As with any basic cost item related to works and maintenance, this risk may be handled by the SPV passing it through to an operator together with the obligation to render the service. However, soft service providers are more reluctant than other more conventional operators to accept long-term commitments in terms of price.
When there is strong evidence in the specific market of the inability of the private partner to manage this risk by transferring the cost variation to a contractor in the long term, the authority may consider risk sharing by means of market tests or benchmarking (see section 4.10)
This risk refers to the risk of the price for the insurance developing in a different way than anticipated, such that it is not compensated for by the indexation of the service payment.
The most extensive approach worldwide is to transfer the risk to the private partner. However, when the cost item has a significant weighting (which will depend also on the insurance requirements defined in the project contract), this risk may be shared by the public partner. This may happen when and to the extent that the insurance costs become significantly different from what was reasonably expected. This is done under a benchmark type of approach.

Record set -
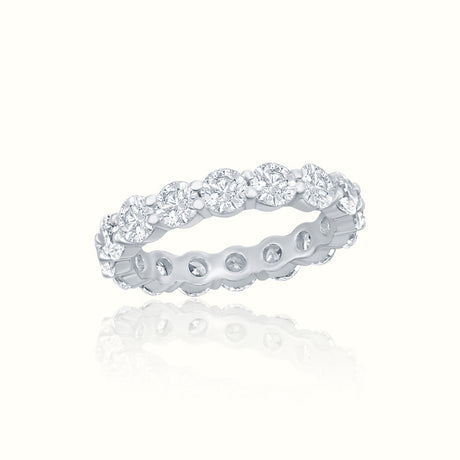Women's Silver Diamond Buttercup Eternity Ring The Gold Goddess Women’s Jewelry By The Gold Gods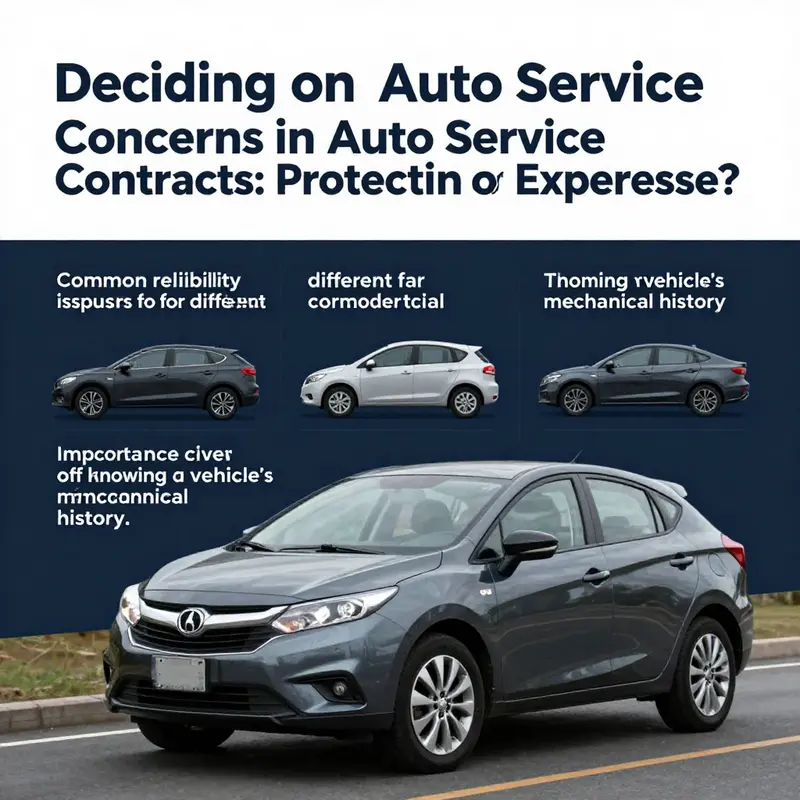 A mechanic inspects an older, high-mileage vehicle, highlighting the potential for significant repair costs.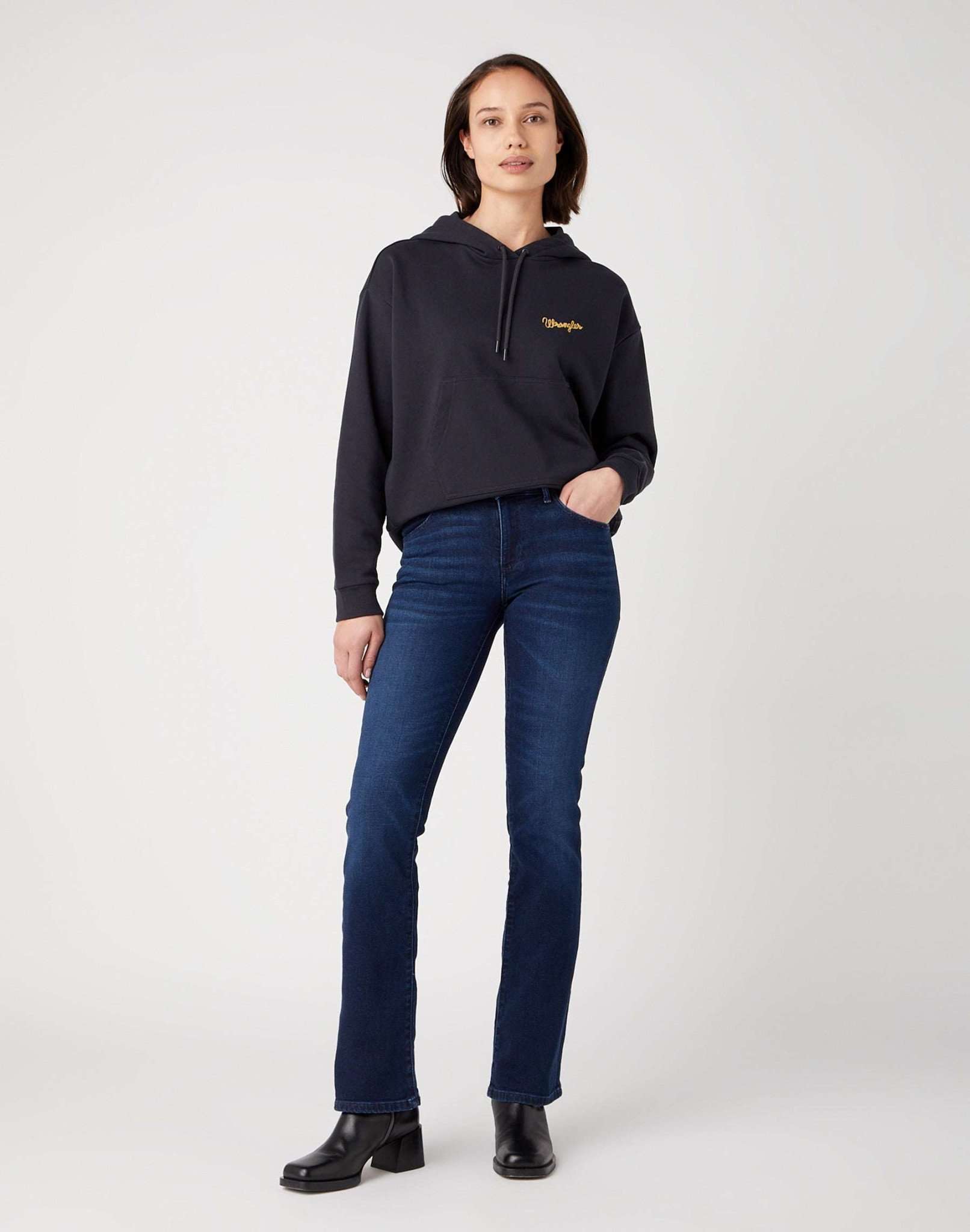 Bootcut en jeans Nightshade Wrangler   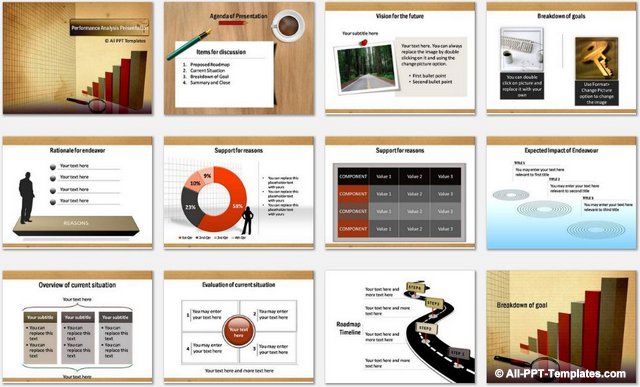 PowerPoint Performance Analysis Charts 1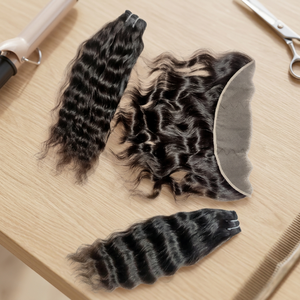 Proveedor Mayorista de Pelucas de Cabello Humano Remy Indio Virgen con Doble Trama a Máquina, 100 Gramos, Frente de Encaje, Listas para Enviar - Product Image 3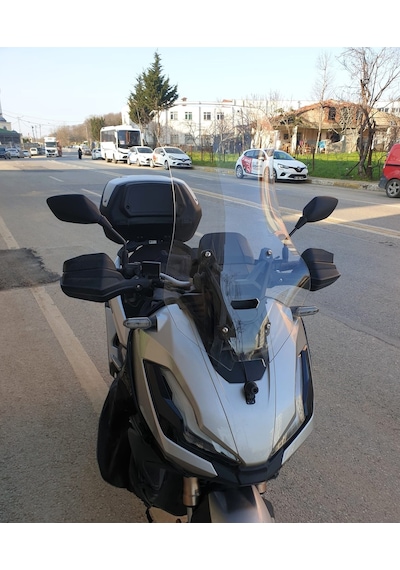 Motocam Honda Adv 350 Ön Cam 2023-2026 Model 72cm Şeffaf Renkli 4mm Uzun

Work instruction 1 -
Decide whether each statement below agrees with the passage on risk allocation, answering yes or no and quoting the words that settle it.
(a) Soft service providers accept long-term price commitments more readily than conventional operators.
(b) Worldwide, the most common approach to insurance cost risk is to transfer it to the private partner.
(c) When the public partner shares insurance cost risk, a benchmark type of approach is used.
Work instruction 2 -
Extend the passage on risk allocation, writing what comes next after its final sentence.

Response area 1 -
(a) No: "soft service providers are more reluctant than other more conventional operators to accept long-term commitments in terms of price."
(b) Yes: "The most extensive approach worldwide is to transfer the risk to the private partner."
(c) Yes: "This is done under a benchmark type of approach."

Response area 2 -
The benchmark curve or baseline curve of premiums, against which the divergence of the actual cost is assessed, is built on the basis of the actual cost of premium contracted at the inception of the project, together with the assistance of advisors, so as to agree on the final benchmark. The benchmark will usually be indexed by the general CPI, and when the actual cost of the insurance premium diverges by more than a certain percentage (commonly in a range of 50 to 100 percent), the private partner is entitled to claim compensation equal to the extra cost above the threshold. Conversely, when the actual cost is symmetrically below the threshold, the public partner will have the credit for the unexpected benefit.
These type of provisions are complex to implement and require specialized insurance advice. Insurance premiums may suffer deviations related to the performance and/or the credit standing of the project company, its shareholders, or the contractors. Therefore, this effect should be excluded from the risk-sharing mechanism to the extent possible.
 Also, Standardization of PFI contracts, Version 4 (HMT 2007) provides a detailed explanation of market testing and benchmarking as alternative tools to deal with price/cost variations on services.